Dataset rows
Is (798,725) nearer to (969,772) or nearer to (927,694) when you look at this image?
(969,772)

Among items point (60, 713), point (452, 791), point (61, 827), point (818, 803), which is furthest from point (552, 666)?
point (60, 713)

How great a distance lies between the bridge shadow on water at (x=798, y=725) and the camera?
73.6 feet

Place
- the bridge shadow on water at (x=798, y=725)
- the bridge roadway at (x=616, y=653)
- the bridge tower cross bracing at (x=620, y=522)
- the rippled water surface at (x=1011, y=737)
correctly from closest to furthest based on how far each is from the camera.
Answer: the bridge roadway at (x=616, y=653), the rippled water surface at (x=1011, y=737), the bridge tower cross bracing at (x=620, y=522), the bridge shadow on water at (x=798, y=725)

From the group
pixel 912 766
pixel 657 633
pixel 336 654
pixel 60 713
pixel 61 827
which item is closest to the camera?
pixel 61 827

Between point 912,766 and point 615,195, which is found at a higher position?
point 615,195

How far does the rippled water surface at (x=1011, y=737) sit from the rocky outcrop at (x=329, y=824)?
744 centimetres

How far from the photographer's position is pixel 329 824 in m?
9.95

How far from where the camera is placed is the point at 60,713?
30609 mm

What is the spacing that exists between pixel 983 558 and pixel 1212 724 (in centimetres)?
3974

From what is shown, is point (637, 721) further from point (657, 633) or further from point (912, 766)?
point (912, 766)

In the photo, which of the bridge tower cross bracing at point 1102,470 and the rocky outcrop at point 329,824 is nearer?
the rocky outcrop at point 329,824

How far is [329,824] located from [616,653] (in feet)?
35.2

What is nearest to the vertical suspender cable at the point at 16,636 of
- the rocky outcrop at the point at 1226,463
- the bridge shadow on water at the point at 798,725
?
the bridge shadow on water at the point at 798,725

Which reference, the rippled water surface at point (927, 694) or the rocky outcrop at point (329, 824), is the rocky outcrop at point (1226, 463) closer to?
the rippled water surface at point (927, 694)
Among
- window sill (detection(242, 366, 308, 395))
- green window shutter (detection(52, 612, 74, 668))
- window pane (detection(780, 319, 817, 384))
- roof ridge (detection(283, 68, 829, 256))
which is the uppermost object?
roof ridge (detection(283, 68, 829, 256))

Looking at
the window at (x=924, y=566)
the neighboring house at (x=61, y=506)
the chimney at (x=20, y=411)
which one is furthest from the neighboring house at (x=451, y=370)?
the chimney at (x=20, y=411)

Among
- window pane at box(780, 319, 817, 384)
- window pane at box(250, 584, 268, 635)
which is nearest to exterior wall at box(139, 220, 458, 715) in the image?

GIVEN REQUEST
Format every non-blank line of the listing above as a Markdown table with the columns "Row" and "Line". Number the rows in order, starting at 1.

SOLUTION TO THE PROBLEM
| Row | Line |
|---|---|
| 1 | Is (798,725) nearer to (969,772) or nearer to (927,694) when you look at this image? |
| 2 | (969,772) |
| 3 | Among items point (60, 713), point (452, 791), point (61, 827), point (818, 803), which is furthest from point (552, 666)? |
| 4 | point (60, 713) |
| 5 | How great a distance lies between the bridge shadow on water at (x=798, y=725) and the camera? |
| 6 | 73.6 feet |
| 7 | Place |
| 8 | - the bridge shadow on water at (x=798, y=725) |
| 9 | - the bridge roadway at (x=616, y=653) |
| 10 | - the bridge tower cross bracing at (x=620, y=522) |
| 11 | - the rippled water surface at (x=1011, y=737) |
| 12 | correctly from closest to furthest based on how far each is from the camera. |
| 13 | Answer: the bridge roadway at (x=616, y=653), the rippled water surface at (x=1011, y=737), the bridge tower cross bracing at (x=620, y=522), the bridge shadow on water at (x=798, y=725) |
| 14 | From the group |
| 15 | pixel 912 766 |
| 16 | pixel 657 633 |
| 17 | pixel 336 654 |
| 18 | pixel 60 713 |
| 19 | pixel 61 827 |
| 20 | which item is closest to the camera? |
| 21 | pixel 61 827 |
| 22 | Between point 912,766 and point 615,195, which is found at a higher position? |
| 23 | point 615,195 |
| 24 | How far does the rippled water surface at (x=1011, y=737) sit from the rocky outcrop at (x=329, y=824)? |
| 25 | 744 centimetres |
| 26 | How far from the photographer's position is pixel 329 824 in m? |
| 27 | 9.95 |
| 28 | How far from where the camera is placed is the point at 60,713? |
| 29 | 30609 mm |
| 30 | What is the spacing that exists between pixel 983 558 and pixel 1212 724 (in centimetres)? |
| 31 | 3974 |
| 32 | From what is shown, is point (637, 721) further from point (657, 633) or further from point (912, 766)? |
| 33 | point (912, 766) |
| 34 | In the photo, which of the bridge tower cross bracing at point 1102,470 and the rocky outcrop at point 329,824 is nearer? |
| 35 | the rocky outcrop at point 329,824 |
| 36 | How far is [329,824] located from [616,653] (in feet)? |
| 37 | 35.2 |
| 38 | What is nearest to the vertical suspender cable at the point at 16,636 of |
| 39 | - the rocky outcrop at the point at 1226,463 |
| 40 | - the bridge shadow on water at the point at 798,725 |
| 41 | ? |
| 42 | the bridge shadow on water at the point at 798,725 |
| 43 | Which reference, the rippled water surface at point (927, 694) or the rocky outcrop at point (329, 824), is the rocky outcrop at point (1226, 463) closer to? |
| 44 | the rippled water surface at point (927, 694) |
| 45 | Among |
| 46 | - window sill (detection(242, 366, 308, 395)) |
| 47 | - green window shutter (detection(52, 612, 74, 668)) |
| 48 | - window pane (detection(780, 319, 817, 384)) |
| 49 | - roof ridge (detection(283, 68, 829, 256)) |
| 50 | which is the uppermost object? |
| 51 | roof ridge (detection(283, 68, 829, 256)) |
| 52 | Looking at |
| 53 | the window at (x=924, y=566) |
| 54 | the neighboring house at (x=61, y=506) |
| 55 | the chimney at (x=20, y=411) |
| 56 | which one is furthest from the neighboring house at (x=451, y=370)? |
| 57 | the chimney at (x=20, y=411) |
| 58 | Among |
| 59 | - window pane at box(780, 319, 817, 384) |
| 60 | - window pane at box(250, 584, 268, 635) |
| 61 | which is nearest to exterior wall at box(139, 220, 458, 715) in the image? |